* Directive: Give all of the lines again exactly as they read.

[Stored items from a collection]
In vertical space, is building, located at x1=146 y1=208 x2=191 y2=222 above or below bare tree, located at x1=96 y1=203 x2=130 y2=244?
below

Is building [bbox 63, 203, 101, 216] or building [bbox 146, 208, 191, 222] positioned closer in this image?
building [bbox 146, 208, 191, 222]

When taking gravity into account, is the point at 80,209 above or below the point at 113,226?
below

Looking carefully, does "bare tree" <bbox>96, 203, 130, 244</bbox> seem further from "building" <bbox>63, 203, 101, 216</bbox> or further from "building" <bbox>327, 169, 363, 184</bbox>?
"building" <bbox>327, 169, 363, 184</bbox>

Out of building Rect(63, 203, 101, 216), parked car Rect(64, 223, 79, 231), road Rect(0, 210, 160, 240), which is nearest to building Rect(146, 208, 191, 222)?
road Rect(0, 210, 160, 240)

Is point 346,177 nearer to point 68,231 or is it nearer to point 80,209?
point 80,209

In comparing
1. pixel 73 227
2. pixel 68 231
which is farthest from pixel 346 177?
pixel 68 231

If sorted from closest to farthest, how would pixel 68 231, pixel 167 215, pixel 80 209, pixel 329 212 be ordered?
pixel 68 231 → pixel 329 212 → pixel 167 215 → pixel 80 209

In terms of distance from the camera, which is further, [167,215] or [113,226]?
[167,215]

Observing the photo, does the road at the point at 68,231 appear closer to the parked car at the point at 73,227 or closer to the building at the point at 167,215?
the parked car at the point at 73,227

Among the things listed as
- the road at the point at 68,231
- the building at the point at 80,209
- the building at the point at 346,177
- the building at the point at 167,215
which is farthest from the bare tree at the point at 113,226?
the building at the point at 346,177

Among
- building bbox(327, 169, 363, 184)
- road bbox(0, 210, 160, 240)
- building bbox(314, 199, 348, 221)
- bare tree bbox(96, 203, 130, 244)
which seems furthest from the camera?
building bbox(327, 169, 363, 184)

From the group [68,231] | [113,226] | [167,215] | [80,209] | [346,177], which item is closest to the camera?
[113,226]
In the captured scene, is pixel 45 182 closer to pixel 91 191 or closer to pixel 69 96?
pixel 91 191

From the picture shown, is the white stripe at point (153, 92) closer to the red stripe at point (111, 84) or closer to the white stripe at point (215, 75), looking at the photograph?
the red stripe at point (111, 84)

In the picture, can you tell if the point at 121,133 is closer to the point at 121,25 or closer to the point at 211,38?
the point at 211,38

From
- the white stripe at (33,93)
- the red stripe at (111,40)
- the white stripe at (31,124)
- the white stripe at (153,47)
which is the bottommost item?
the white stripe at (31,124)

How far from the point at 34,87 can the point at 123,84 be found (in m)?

* Written answer:
In vertical space, is building, located at x1=146 y1=208 x2=191 y2=222 above or below bare tree, located at x1=96 y1=203 x2=130 y2=244?
below

Is building [bbox 63, 203, 101, 216] or building [bbox 146, 208, 191, 222] positioned closer in this image?
building [bbox 146, 208, 191, 222]

When taking gravity into account, is the point at 80,209 above or below the point at 113,226?
below

Looking carefully, does "bare tree" <bbox>96, 203, 130, 244</bbox> seem further from "building" <bbox>63, 203, 101, 216</bbox> or further from "building" <bbox>327, 169, 363, 184</bbox>?
"building" <bbox>327, 169, 363, 184</bbox>

Out of building Rect(63, 203, 101, 216), parked car Rect(64, 223, 79, 231), road Rect(0, 210, 160, 240), which is nearest to building Rect(146, 208, 191, 222)?
road Rect(0, 210, 160, 240)

Is point 346,177 nearer to point 68,231 or is it nearer to point 80,209?
point 80,209

In comparing
1. pixel 73 227
2. pixel 68 231
which is farthest from pixel 346 177?
pixel 68 231

If sorted from closest to farthest, how would pixel 68 231, pixel 167 215, pixel 80 209, pixel 329 212 be ordered?
pixel 68 231 → pixel 329 212 → pixel 167 215 → pixel 80 209

In terms of distance from the camera, which is further, [167,215] or [113,226]?
[167,215]

Observing the photo, does the road at the point at 68,231 appear closer to the parked car at the point at 73,227 or closer to the building at the point at 167,215?
the parked car at the point at 73,227

Among the things listed as
- the road at the point at 68,231
- the building at the point at 80,209
- the building at the point at 346,177
- the building at the point at 167,215
which is farthest from the bare tree at the point at 113,226?
the building at the point at 346,177

Among
- building bbox(327, 169, 363, 184)
- road bbox(0, 210, 160, 240)
- building bbox(314, 199, 348, 221)
- bare tree bbox(96, 203, 130, 244)
which seems furthest from the camera?
building bbox(327, 169, 363, 184)

From the group [68,231] | [113,226] | [167,215] | [80,209] | [346,177], which item is closest to the camera?
[113,226]
In the captured scene, is pixel 45 182 closer to pixel 91 191 or closer to pixel 69 96?
pixel 91 191

From the picture shown, is the white stripe at point (153, 92) closer to the red stripe at point (111, 84) or closer to the white stripe at point (215, 75), looking at the photograph?
the red stripe at point (111, 84)

In the picture, can you tell if the point at 121,133 is closer to the point at 121,25 or closer to the point at 211,38?
the point at 211,38

From
- the white stripe at (33,93)
- the red stripe at (111,40)
- the white stripe at (31,124)
- the white stripe at (153,47)
which is the bottommost item?
the white stripe at (31,124)

How far from the point at 34,87 can the point at 123,84 be found (in m)?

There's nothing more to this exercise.